Both volumes and prices could be under pressure in a harsh operating environment.
The Street will be rather disappointed with Tata Consultancy Services’ net profit of Rs 1,262 crore for the September 2008 quarter given that it’s almost flat compared with the profit in the June quarter. But some part of that is due to hedging losses; that apart TCS hasn’t done too badly given its exposure to Wall Street and the current turmoil in global markets. The good news is that revenues from the banking and financial services space, which account for 42 per cent of the firms revenues, grew during the quarter.
The quarter also saw a higher level of offshoring.
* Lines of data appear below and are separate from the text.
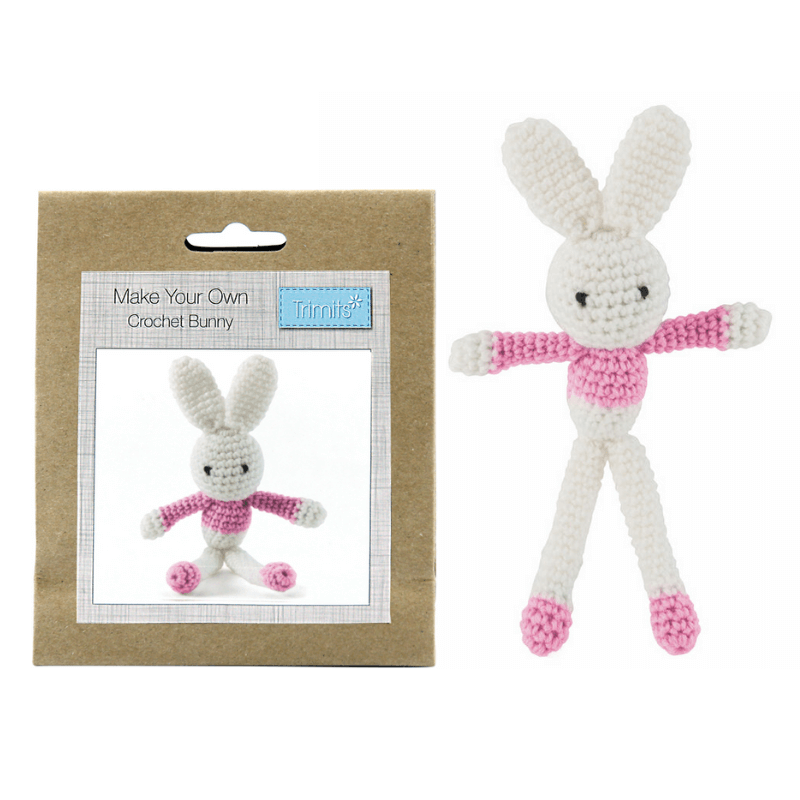 Trimits Crochet Kit Pink Rabbit – Handa Crafts and Curtains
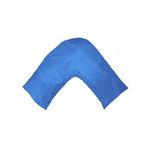 Gyulin Silky Soft Satin Soild Envelope Style V Shaped/Tri/Boomerang Pillow Cover Pillowcase Pillow Protector Cushion Cover for Orthopaedic/Pregnancy/Nursing Pillows,Only Cover No Insert Royal Blue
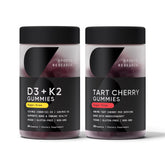 Vegan Vitamin D3 + K2 & Tart Cherry Gummies Bundle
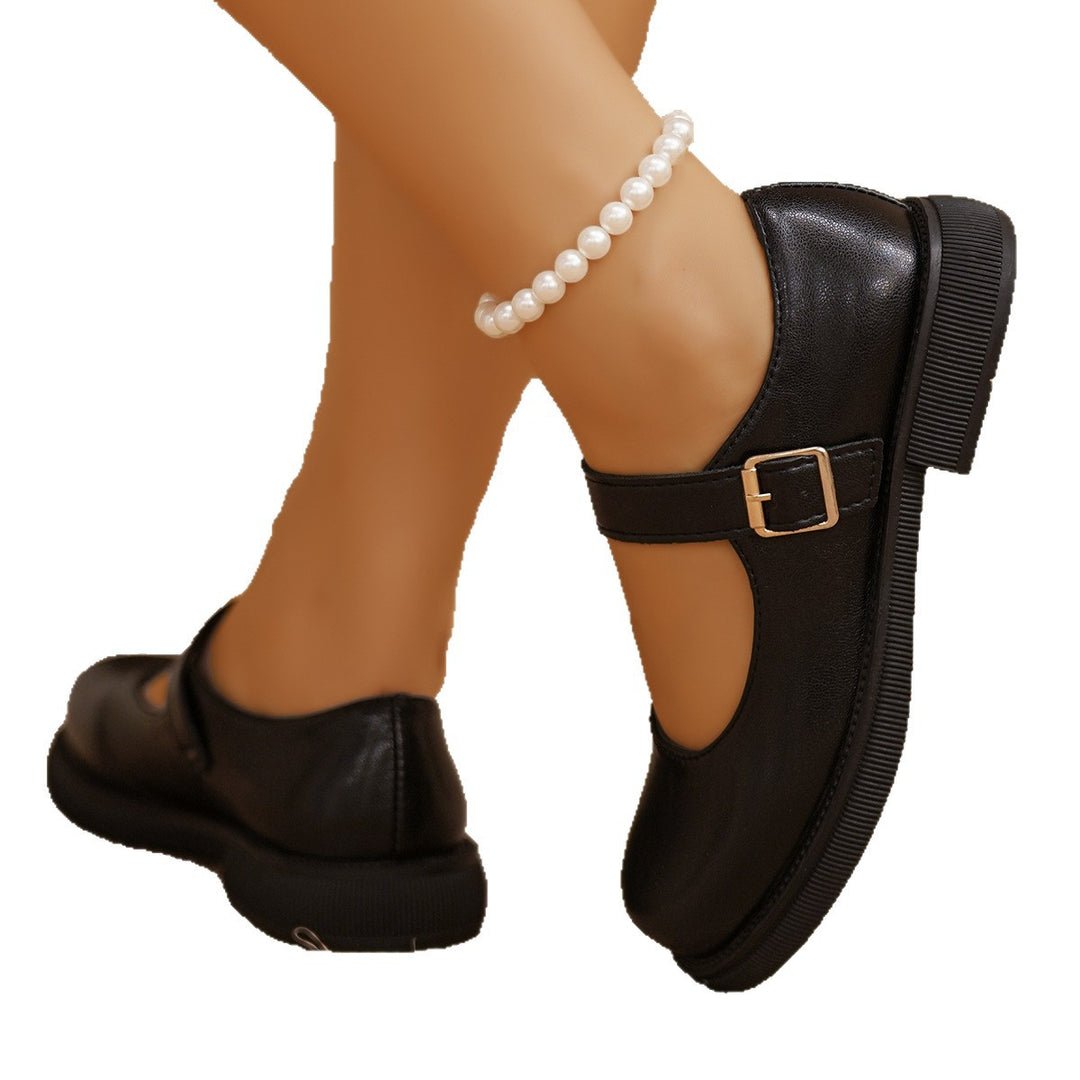 Damen Mary-Jane Slipper mit gepolsterter Plateausohle und verstellbarem Schnallenriemen Shop Nory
What’s more there was a small increase in prices--about 30 basis points-- and a six per cent increase in volumes. As a result, revenues were up by 8.5 per cent sequentially at Rs 6,953 crore. In the June quarter the increase in volumes had been very small. While selling costs have risen, other costs have been kept in check allowing the operating margins to expand by around 230 basis points to 26.2 per cent; had it not been for some additional provisioning for a couple of financial services accounts, which may be in trouble, the margins might have been slightly better.
Business appears to be fairly good with client additions at 51 during the quarter — in June TCS had added 35 clients. The half a dozen big deals including the Citigroup order which came with the BPO buyout, are impressive. Hiring too seems to be on track with around 35, 000 gross recruitments expected in the current year. Moreover, TCS continues to mine its clients well — the tech major has increased the number of clients across every segment — from those with a billing of $ one million to those that fetch revenues of $50 million.
While the results are satisfactory, the environment could get more challenging as a result of which TCS could face pressures on both the volumes and prices fronts. The financial problems as also the economic slowdown in the US and Europe are far from over. Moreover, adverse currency movements too seem to hurting profits of tech firms. While the stock price has corrected sharply to Rs 546, it’s difficult to say whether the worst is over. A clearer picture should emerge in the coming months.